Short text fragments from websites
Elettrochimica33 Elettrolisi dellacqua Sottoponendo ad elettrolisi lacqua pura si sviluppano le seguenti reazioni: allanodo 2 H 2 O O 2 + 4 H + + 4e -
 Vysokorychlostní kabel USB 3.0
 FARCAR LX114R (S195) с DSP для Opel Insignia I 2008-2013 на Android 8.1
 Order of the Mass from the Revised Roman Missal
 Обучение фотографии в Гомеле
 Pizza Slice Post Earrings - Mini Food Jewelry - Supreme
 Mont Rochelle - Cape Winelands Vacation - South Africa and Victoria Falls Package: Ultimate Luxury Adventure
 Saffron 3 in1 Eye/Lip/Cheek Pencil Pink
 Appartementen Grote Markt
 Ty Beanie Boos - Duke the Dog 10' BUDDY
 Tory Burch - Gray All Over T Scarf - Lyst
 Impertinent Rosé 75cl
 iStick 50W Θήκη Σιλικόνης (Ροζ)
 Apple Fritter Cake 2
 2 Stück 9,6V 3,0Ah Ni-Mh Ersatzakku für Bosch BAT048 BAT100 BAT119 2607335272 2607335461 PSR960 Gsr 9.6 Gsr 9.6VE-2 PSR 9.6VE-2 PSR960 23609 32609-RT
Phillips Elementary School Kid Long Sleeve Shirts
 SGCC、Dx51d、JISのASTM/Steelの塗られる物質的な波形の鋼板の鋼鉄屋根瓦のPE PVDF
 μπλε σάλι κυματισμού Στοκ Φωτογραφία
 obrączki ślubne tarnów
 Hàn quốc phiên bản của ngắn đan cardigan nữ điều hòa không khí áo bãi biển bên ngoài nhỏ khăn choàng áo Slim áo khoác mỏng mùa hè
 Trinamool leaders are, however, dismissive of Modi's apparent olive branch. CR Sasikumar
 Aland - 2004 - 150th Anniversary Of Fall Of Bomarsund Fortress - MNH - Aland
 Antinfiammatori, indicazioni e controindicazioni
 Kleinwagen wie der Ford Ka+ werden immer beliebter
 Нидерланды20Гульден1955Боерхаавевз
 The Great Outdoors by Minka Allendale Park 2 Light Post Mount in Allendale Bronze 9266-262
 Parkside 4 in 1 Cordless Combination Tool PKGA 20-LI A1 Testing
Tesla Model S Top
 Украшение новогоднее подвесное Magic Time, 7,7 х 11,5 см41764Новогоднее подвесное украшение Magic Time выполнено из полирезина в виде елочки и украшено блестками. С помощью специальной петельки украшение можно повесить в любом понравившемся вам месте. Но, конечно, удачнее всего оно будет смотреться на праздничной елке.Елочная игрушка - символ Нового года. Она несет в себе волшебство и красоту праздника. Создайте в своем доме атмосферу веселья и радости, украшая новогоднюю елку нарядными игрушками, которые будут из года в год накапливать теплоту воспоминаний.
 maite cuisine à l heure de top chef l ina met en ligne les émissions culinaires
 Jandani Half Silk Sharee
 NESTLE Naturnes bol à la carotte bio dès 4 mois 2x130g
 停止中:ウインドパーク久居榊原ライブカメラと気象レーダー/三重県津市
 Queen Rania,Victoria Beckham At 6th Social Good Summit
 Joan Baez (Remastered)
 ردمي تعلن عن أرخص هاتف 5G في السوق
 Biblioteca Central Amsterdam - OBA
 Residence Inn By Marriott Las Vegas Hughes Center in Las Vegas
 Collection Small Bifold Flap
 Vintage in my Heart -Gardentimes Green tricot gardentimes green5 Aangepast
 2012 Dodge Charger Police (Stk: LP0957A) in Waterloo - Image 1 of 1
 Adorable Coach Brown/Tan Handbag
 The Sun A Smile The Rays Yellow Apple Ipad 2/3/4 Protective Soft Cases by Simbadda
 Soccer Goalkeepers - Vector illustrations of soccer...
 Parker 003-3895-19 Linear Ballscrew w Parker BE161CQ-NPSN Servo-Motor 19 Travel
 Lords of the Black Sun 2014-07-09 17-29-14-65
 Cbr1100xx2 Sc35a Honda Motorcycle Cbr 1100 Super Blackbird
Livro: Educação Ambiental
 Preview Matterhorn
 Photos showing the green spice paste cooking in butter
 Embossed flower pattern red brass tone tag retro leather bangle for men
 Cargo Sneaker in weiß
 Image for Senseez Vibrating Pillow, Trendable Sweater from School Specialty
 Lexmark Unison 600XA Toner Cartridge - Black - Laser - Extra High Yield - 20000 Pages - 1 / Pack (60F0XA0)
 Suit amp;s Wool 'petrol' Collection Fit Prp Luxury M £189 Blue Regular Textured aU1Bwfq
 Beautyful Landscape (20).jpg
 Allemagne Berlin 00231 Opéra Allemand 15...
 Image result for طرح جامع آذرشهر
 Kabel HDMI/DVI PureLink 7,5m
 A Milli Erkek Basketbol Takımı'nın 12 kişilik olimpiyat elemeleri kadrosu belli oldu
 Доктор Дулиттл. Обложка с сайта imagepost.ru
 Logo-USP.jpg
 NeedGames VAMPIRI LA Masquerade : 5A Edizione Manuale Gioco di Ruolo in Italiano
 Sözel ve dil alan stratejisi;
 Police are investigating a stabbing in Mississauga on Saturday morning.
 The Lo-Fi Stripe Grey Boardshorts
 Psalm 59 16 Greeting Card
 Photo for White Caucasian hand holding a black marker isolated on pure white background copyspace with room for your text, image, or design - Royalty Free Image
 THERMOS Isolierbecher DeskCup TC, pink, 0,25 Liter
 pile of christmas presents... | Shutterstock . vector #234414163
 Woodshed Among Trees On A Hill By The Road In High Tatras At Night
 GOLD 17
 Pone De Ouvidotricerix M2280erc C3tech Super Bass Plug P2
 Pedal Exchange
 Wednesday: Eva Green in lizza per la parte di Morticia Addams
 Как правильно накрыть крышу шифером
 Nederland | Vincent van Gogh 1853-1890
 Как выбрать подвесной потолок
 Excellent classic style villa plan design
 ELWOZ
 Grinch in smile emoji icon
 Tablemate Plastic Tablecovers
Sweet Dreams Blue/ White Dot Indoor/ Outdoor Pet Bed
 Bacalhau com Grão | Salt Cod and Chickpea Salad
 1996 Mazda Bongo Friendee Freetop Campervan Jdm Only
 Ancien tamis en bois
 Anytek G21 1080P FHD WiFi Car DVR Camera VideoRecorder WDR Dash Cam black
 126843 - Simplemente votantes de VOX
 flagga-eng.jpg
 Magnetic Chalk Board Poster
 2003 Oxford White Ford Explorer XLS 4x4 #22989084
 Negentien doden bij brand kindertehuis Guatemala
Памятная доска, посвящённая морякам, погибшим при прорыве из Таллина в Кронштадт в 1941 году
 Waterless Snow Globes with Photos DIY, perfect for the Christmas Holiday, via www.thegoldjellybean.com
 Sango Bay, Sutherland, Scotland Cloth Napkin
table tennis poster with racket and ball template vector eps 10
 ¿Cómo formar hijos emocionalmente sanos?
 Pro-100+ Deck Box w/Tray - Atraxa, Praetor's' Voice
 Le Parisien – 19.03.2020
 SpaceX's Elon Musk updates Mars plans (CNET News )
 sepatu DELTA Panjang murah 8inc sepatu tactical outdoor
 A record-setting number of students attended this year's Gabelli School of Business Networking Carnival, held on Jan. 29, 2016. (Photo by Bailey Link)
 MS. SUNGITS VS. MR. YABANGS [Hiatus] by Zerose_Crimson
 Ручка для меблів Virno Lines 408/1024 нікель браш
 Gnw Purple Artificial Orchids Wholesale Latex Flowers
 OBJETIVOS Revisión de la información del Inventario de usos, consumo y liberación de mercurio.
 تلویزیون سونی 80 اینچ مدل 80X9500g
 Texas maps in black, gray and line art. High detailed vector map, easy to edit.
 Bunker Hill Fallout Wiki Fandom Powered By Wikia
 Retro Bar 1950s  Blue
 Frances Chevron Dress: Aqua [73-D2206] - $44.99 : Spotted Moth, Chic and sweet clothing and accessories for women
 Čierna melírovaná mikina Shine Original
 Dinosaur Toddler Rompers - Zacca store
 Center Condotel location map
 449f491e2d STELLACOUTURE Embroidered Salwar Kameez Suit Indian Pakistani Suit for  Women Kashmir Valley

=== PROBLEM ===
Retype only this portion of the data above: the line containing "Нидерланды20Гульден1955Боерхаавевз", the line containing "Soccer Goalkeepers - Vector", and all lines between them, exactly.

=== TASK RESULT ===
 Нидерланды20Гульден1955Боерхаавевз
 The Great Outdoors by Minka Allendale Park 2 Light Post Mount in Allendale Bronze 9266-262
 Parkside 4 in 1 Cordless Combination Tool PKGA 20-LI A1 Testing
Tesla Model S Top
 Украшение новогоднее подвесное Magic Time, 7,7 х 11,5 см41764Новогоднее подвесное украшение Magic Time выполнено из полирезина в виде елочки и украшено блестками. С помощью специальной петельки украшение можно повесить в любом понравившемся вам месте. Но, конечно, удачнее всего оно будет смотреться на праздничной елке.Елочная игрушка - символ Нового года. Она несет в себе волшебство и красоту праздника. Создайте в своем доме атмосферу веселья и радости, украшая новогоднюю елку нарядными игрушками, которые будут из года в год накапливать теплоту воспоминаний.
 maite cuisine à l heure de top chef l ina met en ligne les émissions culinaires
 Jandani Half Silk Sharee
 NESTLE Naturnes bol à la carotte bio dès 4 mois 2x130g
 停止中:ウインドパーク久居榊原ライブカメラと気象レーダー/三重県津市
 Queen Rania,Victoria Beckham At 6th Social Good Summit
 Joan Baez (Remastered)
 ردمي تعلن عن أرخص هاتف 5G في السوق
 Biblioteca Central Amsterdam - OBA
 Residence Inn By Marriott Las Vegas Hughes Center in Las Vegas
 Collection Small Bifold Flap
 Vintage in my Heart -Gardentimes Green tricot gardentimes green5 Aangepast
 2012 Dodge Charger Police (Stk: LP0957A) in Waterloo - Image 1 of 1
 Adorable Coach Brown/Tan Handbag
 The Sun A Smile The Rays Yellow Apple Ipad 2/3/4 Protective Soft Cases by Simbadda
 Soccer Goalkeepers - Vector illustrations of soccer...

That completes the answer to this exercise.